Dans sa vision, le vice-président jouerait un rôle clé en cas d'empêchement du président, assurant l'intérim ou la continuité du mandat en cas de vacance. Le poste intégrerait un équilibre linguistique entre anglophones et francophones, avec des critères d'âge, d'expérience et d'intégrité clairement définis. Le titulaire prêterait serment devant le Parlement, ne pourrait exercer aucune autre activité publique ou privée lucrative, et serait éligible à la présidence à l'issue du mandat qu'il aurait achevé.

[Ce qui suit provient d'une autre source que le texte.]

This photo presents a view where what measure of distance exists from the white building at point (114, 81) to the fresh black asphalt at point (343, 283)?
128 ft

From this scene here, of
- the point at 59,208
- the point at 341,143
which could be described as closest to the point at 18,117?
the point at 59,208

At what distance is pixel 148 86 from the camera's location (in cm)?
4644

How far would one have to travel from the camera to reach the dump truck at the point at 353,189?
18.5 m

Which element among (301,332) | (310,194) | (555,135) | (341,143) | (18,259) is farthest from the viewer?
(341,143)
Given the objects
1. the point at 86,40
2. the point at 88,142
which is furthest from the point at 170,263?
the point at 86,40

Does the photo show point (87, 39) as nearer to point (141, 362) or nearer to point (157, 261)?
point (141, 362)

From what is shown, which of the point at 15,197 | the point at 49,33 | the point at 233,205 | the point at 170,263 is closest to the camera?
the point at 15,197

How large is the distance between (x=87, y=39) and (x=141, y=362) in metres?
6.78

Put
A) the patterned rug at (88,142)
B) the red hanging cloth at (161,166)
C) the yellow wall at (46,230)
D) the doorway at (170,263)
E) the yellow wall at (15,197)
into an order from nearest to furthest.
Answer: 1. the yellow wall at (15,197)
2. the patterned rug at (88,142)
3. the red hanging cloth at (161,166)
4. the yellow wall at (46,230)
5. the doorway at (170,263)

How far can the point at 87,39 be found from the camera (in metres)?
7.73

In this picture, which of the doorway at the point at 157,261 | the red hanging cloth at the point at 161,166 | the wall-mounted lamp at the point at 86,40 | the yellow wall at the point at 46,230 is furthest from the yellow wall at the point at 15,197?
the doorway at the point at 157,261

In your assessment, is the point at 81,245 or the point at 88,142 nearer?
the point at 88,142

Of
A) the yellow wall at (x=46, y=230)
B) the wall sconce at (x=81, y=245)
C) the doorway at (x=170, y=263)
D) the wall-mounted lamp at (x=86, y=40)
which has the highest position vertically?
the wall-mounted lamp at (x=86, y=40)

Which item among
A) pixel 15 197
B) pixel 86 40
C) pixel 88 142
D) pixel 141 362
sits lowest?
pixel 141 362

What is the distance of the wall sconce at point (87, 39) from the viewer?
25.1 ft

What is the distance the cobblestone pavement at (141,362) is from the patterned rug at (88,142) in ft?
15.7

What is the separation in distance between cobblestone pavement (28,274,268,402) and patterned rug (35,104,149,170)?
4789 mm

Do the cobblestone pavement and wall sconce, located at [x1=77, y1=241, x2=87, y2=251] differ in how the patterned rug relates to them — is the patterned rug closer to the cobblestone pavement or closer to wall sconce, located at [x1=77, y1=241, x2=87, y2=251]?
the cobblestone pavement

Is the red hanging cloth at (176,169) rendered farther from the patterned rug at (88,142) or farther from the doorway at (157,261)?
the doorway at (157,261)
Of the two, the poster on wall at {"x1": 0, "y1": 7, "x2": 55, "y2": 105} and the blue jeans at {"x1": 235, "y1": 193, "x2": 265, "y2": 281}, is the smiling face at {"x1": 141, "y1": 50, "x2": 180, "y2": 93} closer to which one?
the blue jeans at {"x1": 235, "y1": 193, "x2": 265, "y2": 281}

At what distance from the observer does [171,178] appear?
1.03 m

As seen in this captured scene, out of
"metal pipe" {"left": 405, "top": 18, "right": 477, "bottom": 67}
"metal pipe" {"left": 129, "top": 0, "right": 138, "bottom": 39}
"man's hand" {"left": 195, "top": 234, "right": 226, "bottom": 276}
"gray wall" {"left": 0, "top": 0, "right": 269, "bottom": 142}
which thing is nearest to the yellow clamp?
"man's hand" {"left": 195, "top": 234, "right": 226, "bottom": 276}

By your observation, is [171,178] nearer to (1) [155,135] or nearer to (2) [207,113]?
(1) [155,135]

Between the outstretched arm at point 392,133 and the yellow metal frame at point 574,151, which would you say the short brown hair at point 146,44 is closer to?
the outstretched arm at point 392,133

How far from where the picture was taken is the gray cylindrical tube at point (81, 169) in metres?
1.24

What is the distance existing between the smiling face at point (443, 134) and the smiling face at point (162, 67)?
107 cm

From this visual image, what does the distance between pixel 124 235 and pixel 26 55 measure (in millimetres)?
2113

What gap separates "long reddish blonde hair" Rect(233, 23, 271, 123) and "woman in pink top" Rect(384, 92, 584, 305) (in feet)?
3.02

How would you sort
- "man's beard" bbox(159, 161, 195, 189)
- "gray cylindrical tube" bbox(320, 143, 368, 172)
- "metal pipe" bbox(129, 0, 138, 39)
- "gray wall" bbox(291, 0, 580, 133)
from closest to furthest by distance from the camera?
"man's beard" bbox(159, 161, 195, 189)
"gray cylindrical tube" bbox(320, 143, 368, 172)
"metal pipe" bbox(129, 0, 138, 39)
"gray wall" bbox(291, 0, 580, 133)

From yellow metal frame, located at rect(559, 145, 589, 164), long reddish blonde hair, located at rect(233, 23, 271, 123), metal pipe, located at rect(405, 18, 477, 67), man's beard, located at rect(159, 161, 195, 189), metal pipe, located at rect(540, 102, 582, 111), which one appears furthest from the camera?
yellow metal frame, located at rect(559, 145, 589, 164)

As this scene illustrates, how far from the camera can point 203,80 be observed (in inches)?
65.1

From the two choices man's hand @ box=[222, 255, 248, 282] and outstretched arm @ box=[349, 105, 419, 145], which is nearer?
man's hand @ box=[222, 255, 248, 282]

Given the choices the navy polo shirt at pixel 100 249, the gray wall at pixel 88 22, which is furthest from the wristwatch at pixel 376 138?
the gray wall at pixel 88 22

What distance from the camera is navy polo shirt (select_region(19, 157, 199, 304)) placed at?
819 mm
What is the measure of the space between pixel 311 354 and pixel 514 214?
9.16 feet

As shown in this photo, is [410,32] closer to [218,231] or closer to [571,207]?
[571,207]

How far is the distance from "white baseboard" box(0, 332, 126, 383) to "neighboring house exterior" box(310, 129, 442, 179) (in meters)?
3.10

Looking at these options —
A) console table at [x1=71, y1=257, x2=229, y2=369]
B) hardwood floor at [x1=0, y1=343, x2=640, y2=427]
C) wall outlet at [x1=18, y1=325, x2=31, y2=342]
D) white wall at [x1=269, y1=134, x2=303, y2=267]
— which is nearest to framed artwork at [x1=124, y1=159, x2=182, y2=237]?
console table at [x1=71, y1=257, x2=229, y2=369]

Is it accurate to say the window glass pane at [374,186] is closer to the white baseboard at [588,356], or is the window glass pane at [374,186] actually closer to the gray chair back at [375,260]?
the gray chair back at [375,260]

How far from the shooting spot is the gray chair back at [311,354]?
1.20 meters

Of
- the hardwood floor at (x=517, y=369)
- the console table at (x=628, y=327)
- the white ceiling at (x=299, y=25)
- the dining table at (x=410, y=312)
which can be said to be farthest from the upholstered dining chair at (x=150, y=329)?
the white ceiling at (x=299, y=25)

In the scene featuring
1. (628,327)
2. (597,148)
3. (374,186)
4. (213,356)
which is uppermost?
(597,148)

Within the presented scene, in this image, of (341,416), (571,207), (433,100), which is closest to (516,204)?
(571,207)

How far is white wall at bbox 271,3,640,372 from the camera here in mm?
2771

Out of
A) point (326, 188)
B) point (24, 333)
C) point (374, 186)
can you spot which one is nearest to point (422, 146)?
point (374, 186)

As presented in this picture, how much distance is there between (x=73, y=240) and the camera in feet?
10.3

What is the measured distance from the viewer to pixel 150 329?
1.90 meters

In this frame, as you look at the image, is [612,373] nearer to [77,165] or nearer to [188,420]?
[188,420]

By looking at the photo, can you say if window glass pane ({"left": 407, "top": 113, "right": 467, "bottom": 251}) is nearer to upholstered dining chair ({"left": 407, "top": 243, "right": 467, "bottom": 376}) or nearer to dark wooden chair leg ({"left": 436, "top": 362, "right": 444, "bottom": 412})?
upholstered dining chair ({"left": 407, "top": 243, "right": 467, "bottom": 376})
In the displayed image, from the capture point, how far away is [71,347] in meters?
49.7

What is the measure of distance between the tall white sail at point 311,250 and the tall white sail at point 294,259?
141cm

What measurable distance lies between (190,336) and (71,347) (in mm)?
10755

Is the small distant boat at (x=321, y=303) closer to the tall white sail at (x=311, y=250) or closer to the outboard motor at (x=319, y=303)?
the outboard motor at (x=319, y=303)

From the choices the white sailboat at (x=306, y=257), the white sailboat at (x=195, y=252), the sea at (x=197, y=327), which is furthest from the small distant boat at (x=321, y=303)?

Voici les dix points clés définissant le rôle du vice-président selon Georges Alain Boyomo :

Nomination par le président de la République, après consultation du Parlement. Deuxième personnalité de l'État, suivant l'ordre protocolaire. Mandat non lié à la durée du mandat présidentiel, permettant un remplacement en cours de mandat. Assure l'intérim en cas d'empêchement temporaire et achève le mandat présidentiel en cas de démission ou d'empêchement définitif du président, constaté par le Conseil constitutionnel. Origine anglophone si le président est francophone, et inversement. Âgé d'au moins 35 ans, jouissant de ses droits civils et politiques, avec une expérience avérée dans la gestion des affaires publiques et une probité morale irréprochable. Prestation de serment devant le Parlement (Sénat et Assemblée nationale) réuni en congrès. Possibilité d'agir sur délégation du président de la République, via un décret. Incompatibilité des fonctions de vice-président avec toute autre fonction publique et activité privée lucrative. Possibilité pour le vice-président, une fois président et au terme de son mandat, d'être candidat à sa propre succession.

La fonction de vice-président au Cameroun avait été abolie en 1972, lors du passage à un État unitaire. Le rétablissement de ce poste fait l'objet de débats quant à la continuité du leadership et à la représentation des différentes régions du pays.